Анастасия Урнова: Не вопрос, давайте поправим. Сейчас просто, разрешите, я дам еще другим высказаться. Пожалуйста, Юрий, мне кажется, вы хотели сказать.

Юрий Макеев: Я вполне согласен с тем, что коррупция – это бизнес. Но с другой стороны, дословный перевод этого слова – "разложение". Фактически коррупционерами в Российской Федерации… Вот когда мне задают этот вопрос: "Сколько, вы считаете, коррупционеров?" – я считаю, что практически все население является латентными коррупционерами. Коррупционеры бывают активные, которые берут взятки. Пассивные коррупционеры (мы их так разделяем), которые готовы давать и дают взятки.

И пусть каждый встанет около зеркала и задаст себе вопрос: "Что бы я делал, если бы у меня была возможность безнаказанно брать взятки и воровать из бюджета?" Я думаю, что если отвечать честно, практически каждый житель Российской Федерации является потенциальным, латентным коррупционером. Коррупция – это проблема этнопсихологической мифологемы, это проблема психологии, это проблема нравственности как таковая. Насколько эти потенциальные возможности реализуются в той или иной обстановке – это зависит от политики государства, от законодательной базы и от формирования правоприменительной практики по этим законам.

Анастасия Урнова: Вот сейчас вы как бы оценили?

Юрий Макеев: На данный момент, я считаю, есть прямо пропорциональная зависимость между количеством возбужденным уголовных коррупционных дел, следствием и уровнем борьбы с коррупцией. Чем выше уровень противодействия коррупции и борьбы с коррупцией, тем больше уголовных дел возникает, соответственно. На данный момент статистика крайне занижена. Я из своей практики… Вот наша организация – это эксперты, юристы, адвокаты, правозащитники, журналисты. Из 100 обращений одно-два обращения находят отклик и реально начинают воплощаться в какие-то конкретные действия в правоохранительных органах, в судах, в прокуратуре.

◆ Суть задания: Напишите, что могло бы прозвучать дальше в беседе о коррупции, начиная сразу после последней реплики фрагмента. Следующие строки взяты из другого источника и не связаны с беседой о коррупции.

◆ Исследуемые данные:
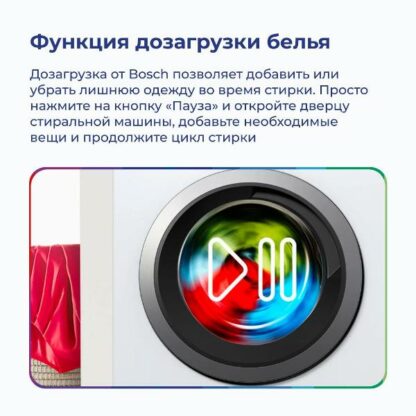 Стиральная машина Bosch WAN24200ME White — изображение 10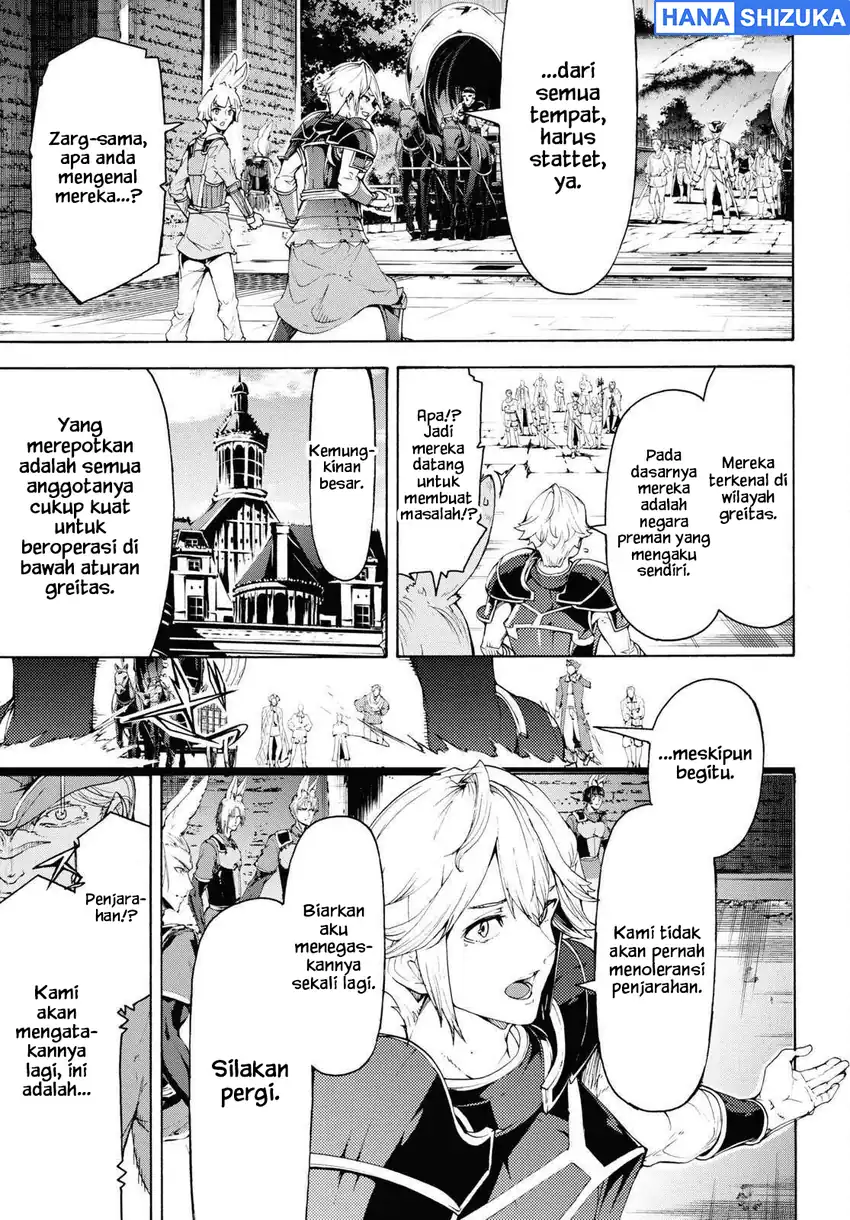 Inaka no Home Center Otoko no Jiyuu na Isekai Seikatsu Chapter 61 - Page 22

==

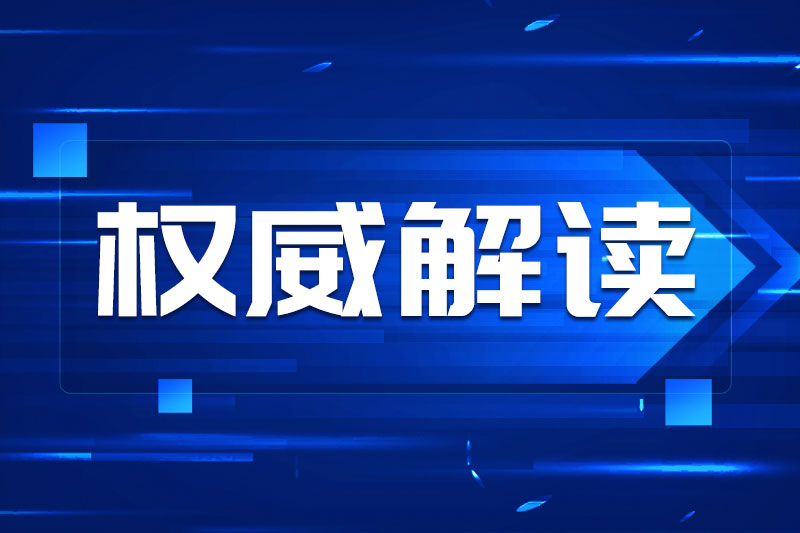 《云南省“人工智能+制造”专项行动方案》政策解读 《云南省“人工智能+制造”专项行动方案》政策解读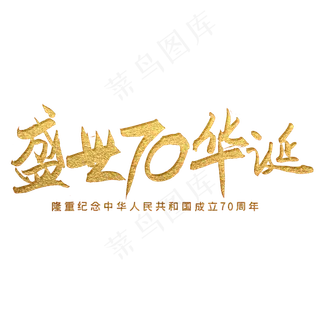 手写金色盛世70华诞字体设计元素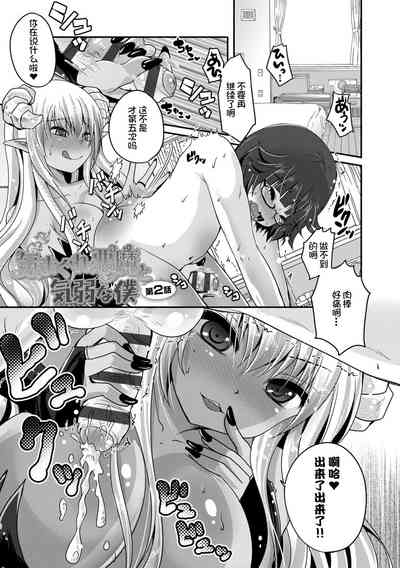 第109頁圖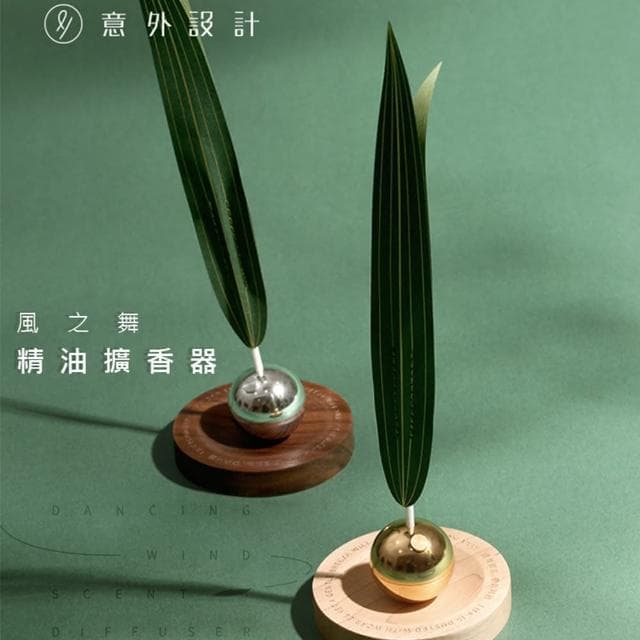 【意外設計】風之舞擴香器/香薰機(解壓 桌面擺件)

◆ Ответ:
Анастасия Урнова: Получается, что мы почти все эти цифры можем умножать на 100, чтобы получить…

Юрий Макеев: На 100, да, как минимум. Если говорить о реально существующих этих бизнес-проектах, которые реализуются, то вполне понятно, что это явление системное. Не может чиновник брать взятки, не имея соответствующего взаимодействия с правоохранительной системой, с судом, следствием и прокуратурой, не имея там "крышу". То есть все это, естественно, при взаимодействии осуществляется.

Для меня в этом плане самое отрицательное – это то, что, допустим, те же обращения и жалобы граждан рассматриваются на основе внутренних ведомственных каких-то инструкций. Когда мы пишем письма, нам говорят: "В соответствии с инструкцией внутриведомственной, пункт 3.2…" Почему нет федерального закона прямого действия, который обязывает всех реагировать? Ведь контроль осуществляется через заявления и обращения граждан и через итоговые документы…

Анастасия Урнова: То есть – есть проблемы с тем, чтобы подать заявление о факте коррупции?

Юрий Макеев: Инструкции эти внутриведомственные фактически являются инструкциями по глумлению и издевательству над гражданами Российской Федерации, институтами гражданского общества и комитетами всевозможными.

Анастасия Урнова: Спасибо. Евгений, вы согласны с тем, что это основная проблема? Есть ли еще какие-то дыры в существующем законодательстве, которые надо срочно латать?

Евгений Мысловский: Я хочу вернуться сначала к понятию критериев. У нас есть один критерий…

Анастасия Урнова: Как мы считаем. Насколько серьезна эта проблема?

Евгений Мысловский: Да. У нас есть один критерий. В городе Кронштадте установлен так называемый футшток, на котором есть нулевая отметка уровня мирового океана. Ни в коррупции, ни в преступности такого футштока нет, поэтому сказать, что у нас больше сегодня, меньше сегодня, мы не можем. Все остальное – это дело рук человеческих. Все это, как правильно сказали, от лукавого. То есть сегодня следователю дали задание: "Ну-ка, давай гони палки, так сказать". Следователь посмотрел и говорит: "А у меня нет дел". Переключаются на оперативников: "Ну-ка, оперативники, давайте". Оперативники пошли что делать? Провокации.

У нас на сегодняшний день процентов 30 примерно, вот по моим подсчетам, процентов 30 дел о так называемых взятках построено на провокациях. Недаром загремел Сугробов со своей, так сказать, службой. Они это дело отработали, и они очень хорошо давали статистику. Сегодня снизилась эта статистика, но тем не менее жертвы провокаций есть до сих пор. Я их могу назвать и поименно, если хотите.

Анастасия Урнова: Это действительно глобальная проблема в борьбе с коррупцией, именно провокации?

Евгений Мысловский: Да, это одна сторона.

Анатолий Выборный: Я ремарку сделаю.

Анастасия Урнова: Да, сейчас, вернемся.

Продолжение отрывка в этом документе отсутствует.